> Отрывок
■ ■ ■ ■ ■ ■ ■

Кое-где сказывается все-таки дарование Северянина, в особенности, как это ни странно, в его упоминаниях о России, очень простых, тоскливых и, кажется, искренних. Нет-нет да и послышится тот соловьиный голос, к которому лет пятнадцать назад прислушивались, насторожась, и Сологуб, и Брюсов, и Гумилев. Но Северянин сорвал свой голос, а кроме голоса у него ничего никогда и не было. Писатель он никакой, и там, где он пускается в «беллетристические картины», он напоминает Брешко-Брешковского, в лучшем случае. Совсем слабо.
Поклонников Северянина обе поэмы, вероятно, разочаруют. Ни эксцессов, ни дюшесов, ни королев, ни принцесс не осталось и следа. Все серо и бедно в его новых поэмах. Некоторые строчки, впрочем, еще способны возбудить былые восторги. Например:
Твои каштановые кудри,Твои уста, твой гибкий торсНапоминают мне о ЛувреДней короля Луи Каторз.
Эта строфа не совсем благополучна по части истории. Но поклонников Северянина такие пустяки не смутят.

■ ■ ■ ■ ■ ■ ■

Перепишите часть отрывка о новых поэмах Северянина между словами «Поклонников Северянина обе» и «пустяки не смутят.» включительно, заменив «поэмах» на «стихах».

■ ■ ■ ■ ■ ■ ■

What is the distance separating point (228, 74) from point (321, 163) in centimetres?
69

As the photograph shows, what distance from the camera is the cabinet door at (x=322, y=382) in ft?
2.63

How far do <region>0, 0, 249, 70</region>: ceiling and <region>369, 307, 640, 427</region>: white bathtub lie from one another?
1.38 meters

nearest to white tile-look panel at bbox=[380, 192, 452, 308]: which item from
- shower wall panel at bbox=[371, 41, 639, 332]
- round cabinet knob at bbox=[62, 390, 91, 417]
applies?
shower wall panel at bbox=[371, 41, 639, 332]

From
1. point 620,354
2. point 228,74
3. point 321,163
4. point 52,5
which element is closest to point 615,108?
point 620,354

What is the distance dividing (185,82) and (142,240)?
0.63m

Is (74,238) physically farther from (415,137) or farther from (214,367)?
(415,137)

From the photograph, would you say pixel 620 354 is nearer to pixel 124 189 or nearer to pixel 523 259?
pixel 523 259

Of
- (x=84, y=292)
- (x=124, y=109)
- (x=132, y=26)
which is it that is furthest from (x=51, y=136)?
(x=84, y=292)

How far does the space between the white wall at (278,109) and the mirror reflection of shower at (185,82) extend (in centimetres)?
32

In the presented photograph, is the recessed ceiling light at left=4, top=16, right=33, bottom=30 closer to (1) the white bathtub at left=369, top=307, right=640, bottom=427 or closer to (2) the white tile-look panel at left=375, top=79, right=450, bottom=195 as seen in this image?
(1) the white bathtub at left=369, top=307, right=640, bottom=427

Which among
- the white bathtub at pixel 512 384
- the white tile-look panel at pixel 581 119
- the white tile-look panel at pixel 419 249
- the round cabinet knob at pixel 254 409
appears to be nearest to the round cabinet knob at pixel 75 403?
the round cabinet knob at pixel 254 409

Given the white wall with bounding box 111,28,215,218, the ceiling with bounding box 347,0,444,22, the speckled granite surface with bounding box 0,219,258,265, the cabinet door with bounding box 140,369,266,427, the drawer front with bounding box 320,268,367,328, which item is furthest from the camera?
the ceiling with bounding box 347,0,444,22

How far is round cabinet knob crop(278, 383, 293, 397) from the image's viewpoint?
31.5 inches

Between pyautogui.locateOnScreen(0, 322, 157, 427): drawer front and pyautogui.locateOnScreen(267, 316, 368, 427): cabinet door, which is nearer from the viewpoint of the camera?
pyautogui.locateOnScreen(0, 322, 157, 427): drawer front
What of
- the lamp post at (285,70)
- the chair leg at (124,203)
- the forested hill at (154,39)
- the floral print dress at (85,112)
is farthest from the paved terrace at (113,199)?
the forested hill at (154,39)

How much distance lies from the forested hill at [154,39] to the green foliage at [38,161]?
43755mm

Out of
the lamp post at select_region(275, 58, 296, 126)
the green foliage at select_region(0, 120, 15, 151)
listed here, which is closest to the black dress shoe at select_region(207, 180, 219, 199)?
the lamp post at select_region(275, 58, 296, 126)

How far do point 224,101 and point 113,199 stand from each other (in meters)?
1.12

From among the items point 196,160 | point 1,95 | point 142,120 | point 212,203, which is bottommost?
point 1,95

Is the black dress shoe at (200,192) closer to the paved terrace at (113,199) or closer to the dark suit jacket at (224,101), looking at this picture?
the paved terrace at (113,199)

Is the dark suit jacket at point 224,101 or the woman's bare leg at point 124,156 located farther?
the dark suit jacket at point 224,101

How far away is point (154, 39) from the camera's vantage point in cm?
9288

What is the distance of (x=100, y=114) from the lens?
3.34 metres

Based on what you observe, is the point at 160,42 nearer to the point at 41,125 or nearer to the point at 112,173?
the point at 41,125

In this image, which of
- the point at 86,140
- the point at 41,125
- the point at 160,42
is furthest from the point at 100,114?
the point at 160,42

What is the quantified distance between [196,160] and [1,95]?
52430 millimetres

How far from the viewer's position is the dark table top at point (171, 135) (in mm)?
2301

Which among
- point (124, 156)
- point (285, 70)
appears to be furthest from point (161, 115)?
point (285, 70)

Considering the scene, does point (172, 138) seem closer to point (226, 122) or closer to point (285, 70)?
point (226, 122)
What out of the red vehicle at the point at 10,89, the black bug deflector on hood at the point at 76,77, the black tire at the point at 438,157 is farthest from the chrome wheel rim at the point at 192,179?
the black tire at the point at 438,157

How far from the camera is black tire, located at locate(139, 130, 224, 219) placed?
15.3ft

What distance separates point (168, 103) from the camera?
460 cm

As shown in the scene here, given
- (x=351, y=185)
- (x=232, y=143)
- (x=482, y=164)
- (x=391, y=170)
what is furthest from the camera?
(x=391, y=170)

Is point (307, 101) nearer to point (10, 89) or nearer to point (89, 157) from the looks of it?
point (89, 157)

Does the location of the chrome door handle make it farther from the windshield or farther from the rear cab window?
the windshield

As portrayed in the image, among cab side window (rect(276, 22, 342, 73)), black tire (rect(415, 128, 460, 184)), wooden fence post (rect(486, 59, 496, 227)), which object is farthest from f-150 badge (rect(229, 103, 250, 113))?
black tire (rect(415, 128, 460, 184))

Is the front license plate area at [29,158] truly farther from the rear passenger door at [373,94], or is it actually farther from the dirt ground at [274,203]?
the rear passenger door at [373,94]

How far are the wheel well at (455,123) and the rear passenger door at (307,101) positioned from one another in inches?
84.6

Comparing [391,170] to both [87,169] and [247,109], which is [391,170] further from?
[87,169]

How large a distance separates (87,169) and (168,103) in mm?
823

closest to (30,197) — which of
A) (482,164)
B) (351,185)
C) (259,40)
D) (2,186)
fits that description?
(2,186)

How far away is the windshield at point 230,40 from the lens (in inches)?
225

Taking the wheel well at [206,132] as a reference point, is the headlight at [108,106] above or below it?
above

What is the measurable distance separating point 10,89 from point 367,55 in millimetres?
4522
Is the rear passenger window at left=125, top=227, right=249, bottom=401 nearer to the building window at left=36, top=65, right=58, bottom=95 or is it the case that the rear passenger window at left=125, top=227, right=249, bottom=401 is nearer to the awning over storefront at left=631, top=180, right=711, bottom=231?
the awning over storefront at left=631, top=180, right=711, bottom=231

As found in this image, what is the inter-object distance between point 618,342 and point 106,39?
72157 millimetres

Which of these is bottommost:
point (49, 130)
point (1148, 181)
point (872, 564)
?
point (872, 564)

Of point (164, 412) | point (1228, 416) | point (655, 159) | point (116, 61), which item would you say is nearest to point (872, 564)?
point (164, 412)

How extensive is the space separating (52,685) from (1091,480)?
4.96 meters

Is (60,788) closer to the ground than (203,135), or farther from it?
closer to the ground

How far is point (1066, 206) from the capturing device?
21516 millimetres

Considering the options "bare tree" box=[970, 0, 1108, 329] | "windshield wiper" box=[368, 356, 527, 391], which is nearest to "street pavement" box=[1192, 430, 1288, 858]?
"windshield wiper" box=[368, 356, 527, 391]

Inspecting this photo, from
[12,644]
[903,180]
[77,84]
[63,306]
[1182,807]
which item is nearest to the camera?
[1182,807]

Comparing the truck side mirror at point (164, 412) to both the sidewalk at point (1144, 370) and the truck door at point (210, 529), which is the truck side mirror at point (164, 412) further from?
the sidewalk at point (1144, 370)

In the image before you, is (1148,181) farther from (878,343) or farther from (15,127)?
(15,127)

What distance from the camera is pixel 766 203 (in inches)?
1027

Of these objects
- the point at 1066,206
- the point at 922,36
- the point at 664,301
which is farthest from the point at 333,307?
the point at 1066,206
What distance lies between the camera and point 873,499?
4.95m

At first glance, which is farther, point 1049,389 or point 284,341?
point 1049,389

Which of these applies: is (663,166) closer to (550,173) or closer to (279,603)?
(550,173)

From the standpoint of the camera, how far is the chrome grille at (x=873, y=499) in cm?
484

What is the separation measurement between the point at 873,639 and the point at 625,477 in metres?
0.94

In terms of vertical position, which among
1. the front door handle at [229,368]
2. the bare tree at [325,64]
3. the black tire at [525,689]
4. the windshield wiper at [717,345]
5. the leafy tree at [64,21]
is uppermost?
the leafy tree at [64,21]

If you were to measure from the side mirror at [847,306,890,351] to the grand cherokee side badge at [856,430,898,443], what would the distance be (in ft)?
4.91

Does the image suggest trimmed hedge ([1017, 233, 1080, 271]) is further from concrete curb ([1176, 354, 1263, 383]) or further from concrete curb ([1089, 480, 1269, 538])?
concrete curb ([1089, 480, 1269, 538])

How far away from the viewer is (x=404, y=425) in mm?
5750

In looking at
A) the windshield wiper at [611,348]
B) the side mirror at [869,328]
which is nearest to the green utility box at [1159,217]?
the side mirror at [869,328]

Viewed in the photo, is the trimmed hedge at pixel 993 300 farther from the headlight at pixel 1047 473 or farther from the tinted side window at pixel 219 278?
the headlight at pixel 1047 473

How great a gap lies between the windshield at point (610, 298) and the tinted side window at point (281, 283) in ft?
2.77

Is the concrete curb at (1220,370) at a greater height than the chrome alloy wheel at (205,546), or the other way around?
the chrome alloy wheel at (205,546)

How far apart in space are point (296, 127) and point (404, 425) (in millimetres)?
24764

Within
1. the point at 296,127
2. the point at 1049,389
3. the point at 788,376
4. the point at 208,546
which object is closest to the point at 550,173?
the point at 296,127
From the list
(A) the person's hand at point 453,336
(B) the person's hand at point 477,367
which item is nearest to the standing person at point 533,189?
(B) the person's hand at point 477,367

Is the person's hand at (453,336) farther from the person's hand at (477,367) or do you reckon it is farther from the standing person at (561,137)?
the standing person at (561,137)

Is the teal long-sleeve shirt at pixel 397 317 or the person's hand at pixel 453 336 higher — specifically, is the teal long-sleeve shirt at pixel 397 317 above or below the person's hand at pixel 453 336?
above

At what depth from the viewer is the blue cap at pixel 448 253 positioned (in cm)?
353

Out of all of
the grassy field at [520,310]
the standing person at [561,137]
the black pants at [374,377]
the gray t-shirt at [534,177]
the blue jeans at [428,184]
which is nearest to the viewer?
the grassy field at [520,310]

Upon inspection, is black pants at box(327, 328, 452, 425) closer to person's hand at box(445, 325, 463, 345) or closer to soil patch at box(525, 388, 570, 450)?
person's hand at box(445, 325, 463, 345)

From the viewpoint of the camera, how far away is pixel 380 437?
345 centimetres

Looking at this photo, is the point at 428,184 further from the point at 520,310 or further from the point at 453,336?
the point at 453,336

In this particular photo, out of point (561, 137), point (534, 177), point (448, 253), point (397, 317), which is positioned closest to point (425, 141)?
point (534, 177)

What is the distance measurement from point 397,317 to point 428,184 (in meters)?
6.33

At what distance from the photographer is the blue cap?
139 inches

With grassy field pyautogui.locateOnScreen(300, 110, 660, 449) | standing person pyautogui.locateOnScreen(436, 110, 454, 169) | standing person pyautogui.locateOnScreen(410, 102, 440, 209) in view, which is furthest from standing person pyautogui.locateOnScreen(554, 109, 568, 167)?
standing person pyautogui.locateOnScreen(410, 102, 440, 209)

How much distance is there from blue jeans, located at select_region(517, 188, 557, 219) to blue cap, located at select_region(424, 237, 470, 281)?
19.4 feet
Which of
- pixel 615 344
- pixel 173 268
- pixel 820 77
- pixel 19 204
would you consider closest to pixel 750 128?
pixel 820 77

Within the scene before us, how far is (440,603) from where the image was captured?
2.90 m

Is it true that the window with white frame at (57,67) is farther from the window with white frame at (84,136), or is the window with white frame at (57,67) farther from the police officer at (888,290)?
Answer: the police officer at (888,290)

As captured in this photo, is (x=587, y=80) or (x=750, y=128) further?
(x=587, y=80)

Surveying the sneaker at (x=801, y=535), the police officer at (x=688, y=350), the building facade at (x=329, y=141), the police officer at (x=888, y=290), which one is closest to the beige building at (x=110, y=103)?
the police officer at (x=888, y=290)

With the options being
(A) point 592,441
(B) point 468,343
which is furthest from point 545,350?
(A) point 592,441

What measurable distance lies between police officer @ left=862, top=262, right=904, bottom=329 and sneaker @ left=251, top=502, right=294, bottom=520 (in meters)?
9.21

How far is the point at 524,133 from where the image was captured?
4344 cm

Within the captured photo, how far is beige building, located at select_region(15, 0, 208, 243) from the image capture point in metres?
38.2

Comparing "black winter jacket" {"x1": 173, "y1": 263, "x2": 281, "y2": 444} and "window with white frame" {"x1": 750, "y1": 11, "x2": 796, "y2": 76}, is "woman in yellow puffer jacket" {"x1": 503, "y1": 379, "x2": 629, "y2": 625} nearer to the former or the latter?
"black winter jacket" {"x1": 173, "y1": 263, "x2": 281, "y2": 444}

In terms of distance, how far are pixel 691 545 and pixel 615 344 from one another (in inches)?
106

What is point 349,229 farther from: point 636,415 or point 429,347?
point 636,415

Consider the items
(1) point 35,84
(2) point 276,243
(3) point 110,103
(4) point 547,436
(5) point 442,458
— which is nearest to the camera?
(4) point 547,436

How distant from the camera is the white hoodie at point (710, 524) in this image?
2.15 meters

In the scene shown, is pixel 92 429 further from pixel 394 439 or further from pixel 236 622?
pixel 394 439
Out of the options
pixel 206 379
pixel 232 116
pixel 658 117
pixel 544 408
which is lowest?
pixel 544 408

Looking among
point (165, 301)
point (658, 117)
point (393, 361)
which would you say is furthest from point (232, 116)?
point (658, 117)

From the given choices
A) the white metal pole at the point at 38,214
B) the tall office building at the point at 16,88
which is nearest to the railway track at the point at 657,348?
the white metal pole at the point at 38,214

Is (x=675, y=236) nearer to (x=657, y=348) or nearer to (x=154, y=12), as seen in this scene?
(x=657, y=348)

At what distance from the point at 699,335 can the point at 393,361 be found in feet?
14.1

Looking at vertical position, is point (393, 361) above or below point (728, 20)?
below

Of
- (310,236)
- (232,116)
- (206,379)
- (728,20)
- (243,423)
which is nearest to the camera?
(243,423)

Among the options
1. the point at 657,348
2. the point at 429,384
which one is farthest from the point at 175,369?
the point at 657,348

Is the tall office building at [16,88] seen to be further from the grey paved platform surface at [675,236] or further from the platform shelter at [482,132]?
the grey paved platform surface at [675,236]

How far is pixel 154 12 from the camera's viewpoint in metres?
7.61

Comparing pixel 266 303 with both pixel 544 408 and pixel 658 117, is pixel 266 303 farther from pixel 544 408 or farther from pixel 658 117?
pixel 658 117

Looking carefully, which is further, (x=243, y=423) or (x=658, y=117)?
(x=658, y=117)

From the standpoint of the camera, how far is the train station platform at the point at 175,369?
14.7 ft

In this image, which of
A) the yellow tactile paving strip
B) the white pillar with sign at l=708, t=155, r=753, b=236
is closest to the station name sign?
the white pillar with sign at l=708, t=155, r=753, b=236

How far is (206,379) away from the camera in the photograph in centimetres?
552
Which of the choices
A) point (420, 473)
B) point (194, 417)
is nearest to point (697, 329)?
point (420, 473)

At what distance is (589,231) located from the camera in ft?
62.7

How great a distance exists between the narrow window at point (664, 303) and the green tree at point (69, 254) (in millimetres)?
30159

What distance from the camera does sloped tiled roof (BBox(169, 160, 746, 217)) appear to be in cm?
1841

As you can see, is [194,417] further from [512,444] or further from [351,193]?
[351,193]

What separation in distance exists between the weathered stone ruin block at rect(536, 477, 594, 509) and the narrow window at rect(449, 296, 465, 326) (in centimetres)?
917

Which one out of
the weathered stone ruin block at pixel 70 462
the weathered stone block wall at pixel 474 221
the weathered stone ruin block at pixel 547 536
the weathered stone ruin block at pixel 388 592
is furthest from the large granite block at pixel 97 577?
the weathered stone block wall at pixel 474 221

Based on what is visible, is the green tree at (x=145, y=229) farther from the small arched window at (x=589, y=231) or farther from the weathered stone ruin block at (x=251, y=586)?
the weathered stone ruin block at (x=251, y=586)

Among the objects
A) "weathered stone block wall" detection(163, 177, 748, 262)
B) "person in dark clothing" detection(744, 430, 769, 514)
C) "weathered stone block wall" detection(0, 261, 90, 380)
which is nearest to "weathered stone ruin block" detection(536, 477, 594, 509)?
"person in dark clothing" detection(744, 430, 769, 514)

■ ■ ■ ■ ■ ■ ■

> Ответ
Поклонников Северянина обе поэмы, вероятно, разочаруют. Ни эксцессов, ни дюшесов, ни королев, ни принцесс не осталось и следа. Все серо и бедно в его новых стихах. Некоторые строчки, впрочем, еще способны возбудить былые восторги. Например:
Твои каштановые кудри,Твои уста, твой гибкий торсНапоминают мне о ЛувреДней короля Луи Каторз.
Эта строфа не совсем благополучна по части истории. Но поклонников Северянина такие пустяки не смутят.